[Collected data]
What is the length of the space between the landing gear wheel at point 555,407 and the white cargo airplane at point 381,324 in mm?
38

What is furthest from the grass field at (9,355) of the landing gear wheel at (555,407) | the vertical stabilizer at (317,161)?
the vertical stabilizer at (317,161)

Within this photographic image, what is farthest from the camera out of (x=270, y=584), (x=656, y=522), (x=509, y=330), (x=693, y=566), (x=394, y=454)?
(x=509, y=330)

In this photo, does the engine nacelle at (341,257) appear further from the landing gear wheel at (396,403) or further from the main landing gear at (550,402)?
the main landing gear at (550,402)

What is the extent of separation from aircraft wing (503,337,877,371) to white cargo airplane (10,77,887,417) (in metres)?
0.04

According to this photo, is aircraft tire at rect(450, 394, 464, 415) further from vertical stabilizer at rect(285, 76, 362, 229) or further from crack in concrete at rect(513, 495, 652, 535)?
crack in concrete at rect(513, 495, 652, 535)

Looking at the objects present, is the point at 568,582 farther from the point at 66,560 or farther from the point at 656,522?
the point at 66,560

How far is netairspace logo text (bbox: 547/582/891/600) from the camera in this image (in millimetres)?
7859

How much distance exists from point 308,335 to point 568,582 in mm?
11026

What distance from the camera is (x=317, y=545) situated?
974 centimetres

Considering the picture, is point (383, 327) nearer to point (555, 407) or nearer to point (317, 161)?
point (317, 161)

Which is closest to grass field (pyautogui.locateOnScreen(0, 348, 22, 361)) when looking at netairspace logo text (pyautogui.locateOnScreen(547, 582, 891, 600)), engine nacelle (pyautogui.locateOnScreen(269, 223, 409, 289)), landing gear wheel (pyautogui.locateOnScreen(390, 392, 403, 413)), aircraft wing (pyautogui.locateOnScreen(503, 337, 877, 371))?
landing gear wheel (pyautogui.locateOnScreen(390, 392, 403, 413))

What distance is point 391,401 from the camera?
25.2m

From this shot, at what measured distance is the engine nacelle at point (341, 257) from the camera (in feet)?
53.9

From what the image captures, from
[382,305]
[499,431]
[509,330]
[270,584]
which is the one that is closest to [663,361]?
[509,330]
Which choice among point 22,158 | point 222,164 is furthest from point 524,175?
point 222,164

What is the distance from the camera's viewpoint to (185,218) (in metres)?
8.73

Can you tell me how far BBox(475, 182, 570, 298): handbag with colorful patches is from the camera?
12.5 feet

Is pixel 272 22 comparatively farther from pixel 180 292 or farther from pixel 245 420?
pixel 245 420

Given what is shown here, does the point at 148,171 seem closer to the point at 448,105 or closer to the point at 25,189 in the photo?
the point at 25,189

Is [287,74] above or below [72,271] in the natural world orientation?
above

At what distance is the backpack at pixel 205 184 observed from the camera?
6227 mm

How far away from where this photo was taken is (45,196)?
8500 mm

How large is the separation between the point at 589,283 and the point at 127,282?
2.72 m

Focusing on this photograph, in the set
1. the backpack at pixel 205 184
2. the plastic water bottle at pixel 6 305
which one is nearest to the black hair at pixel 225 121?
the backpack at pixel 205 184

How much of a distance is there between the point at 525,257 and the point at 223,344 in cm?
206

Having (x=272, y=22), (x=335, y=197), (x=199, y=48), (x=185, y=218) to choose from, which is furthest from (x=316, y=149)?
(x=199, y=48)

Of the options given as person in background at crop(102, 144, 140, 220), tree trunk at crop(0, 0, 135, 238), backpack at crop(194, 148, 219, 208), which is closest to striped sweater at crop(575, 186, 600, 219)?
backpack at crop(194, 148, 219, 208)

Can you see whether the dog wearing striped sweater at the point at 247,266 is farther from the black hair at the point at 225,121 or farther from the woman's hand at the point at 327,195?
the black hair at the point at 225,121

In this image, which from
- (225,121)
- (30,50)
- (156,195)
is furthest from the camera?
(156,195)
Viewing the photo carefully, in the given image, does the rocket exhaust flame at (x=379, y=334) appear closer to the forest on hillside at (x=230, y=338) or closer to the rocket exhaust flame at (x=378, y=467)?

• **Aim of the task**:
Go through the listing and print each line exactly as it appears.

• **Task response**:
What is the length of the space between the landing gear wheel at point 555,407 and the white cargo airplane at point 381,324 in mm?
38

What is furthest from the grass field at (9,355) of the landing gear wheel at (555,407) | the vertical stabilizer at (317,161)?
the vertical stabilizer at (317,161)

Within this photographic image, what is farthest from the camera out of (x=270, y=584), (x=656, y=522), (x=509, y=330), (x=693, y=566), (x=394, y=454)?
(x=509, y=330)

In this photo, does the engine nacelle at (341,257) appear further from the landing gear wheel at (396,403) or further from the main landing gear at (550,402)?
the main landing gear at (550,402)

What is the extent of separation from aircraft wing (503,337,877,371) to white cargo airplane (10,77,887,417) (in metres)?
0.04

According to this photo, is aircraft tire at rect(450, 394, 464, 415) further from vertical stabilizer at rect(285, 76, 362, 229) or further from crack in concrete at rect(513, 495, 652, 535)?
crack in concrete at rect(513, 495, 652, 535)

Looking at the objects present, is the point at 568,582 farther from the point at 66,560 or farther from the point at 656,522?
the point at 66,560

How far is netairspace logo text (bbox: 547/582/891/600) from the camera in this image (in millimetres)?
7859

How much distance exists from point 308,335 to point 568,582 in mm?
11026

What distance from the camera is (x=317, y=545) situated?
974 centimetres

Considering the picture, is point (383, 327) nearer to point (555, 407) or nearer to point (317, 161)?
point (317, 161)

Which is closest to grass field (pyautogui.locateOnScreen(0, 348, 22, 361)) when looking at netairspace logo text (pyautogui.locateOnScreen(547, 582, 891, 600)), engine nacelle (pyautogui.locateOnScreen(269, 223, 409, 289)), landing gear wheel (pyautogui.locateOnScreen(390, 392, 403, 413)), aircraft wing (pyautogui.locateOnScreen(503, 337, 877, 371))?
landing gear wheel (pyautogui.locateOnScreen(390, 392, 403, 413))

What distance is point 391,401 from the camera?
25.2m

From this shot, at what measured distance is the engine nacelle at point (341, 257) from the camera (in feet)?
53.9

From what the image captures, from
[382,305]
[499,431]
[509,330]
[270,584]
which is the one that is closest to [663,361]?
[509,330]
Which choice among point 22,158 | point 222,164 is furthest from point 524,175?
point 222,164

What is the distance from the camera's viewpoint to (185,218) (in metres)?
8.73

Can you tell me how far BBox(475, 182, 570, 298): handbag with colorful patches is from the camera?
12.5 feet

Is pixel 272 22 comparatively farther from pixel 180 292 or farther from pixel 245 420?
pixel 245 420

Given what is shown here, does the point at 148,171 seem closer to the point at 448,105 or closer to the point at 25,189 in the photo?
the point at 25,189

Is [287,74] above or below [72,271] in the natural world orientation?
above

At what distance is the backpack at pixel 205 184 observed from the camera?
6227 mm

How far away from where this photo was taken is (45,196)?
8500 mm

How large is the separation between the point at 589,283 and the point at 127,282?
2.72 m

Focusing on this photograph, in the set
1. the backpack at pixel 205 184
2. the plastic water bottle at pixel 6 305
which one is nearest to the black hair at pixel 225 121?
the backpack at pixel 205 184

How much of a distance is there between the point at 525,257 and the point at 223,344 in cm?
206

Having (x=272, y=22), (x=335, y=197), (x=199, y=48), (x=185, y=218) to choose from, which is furthest from (x=316, y=149)?
(x=199, y=48)

Of the options given as person in background at crop(102, 144, 140, 220), tree trunk at crop(0, 0, 135, 238), backpack at crop(194, 148, 219, 208), which is closest to striped sweater at crop(575, 186, 600, 219)?
backpack at crop(194, 148, 219, 208)

Can you see whether the dog wearing striped sweater at the point at 247,266 is farther from the black hair at the point at 225,121 or farther from the woman's hand at the point at 327,195?
the black hair at the point at 225,121

In this image, which from
- (225,121)
- (30,50)
- (156,195)
is furthest from the camera?
(156,195)
Viewing the photo carefully, in the given image, does the rocket exhaust flame at (x=379, y=334) appear closer to the forest on hillside at (x=230, y=338) or closer to the rocket exhaust flame at (x=378, y=467)?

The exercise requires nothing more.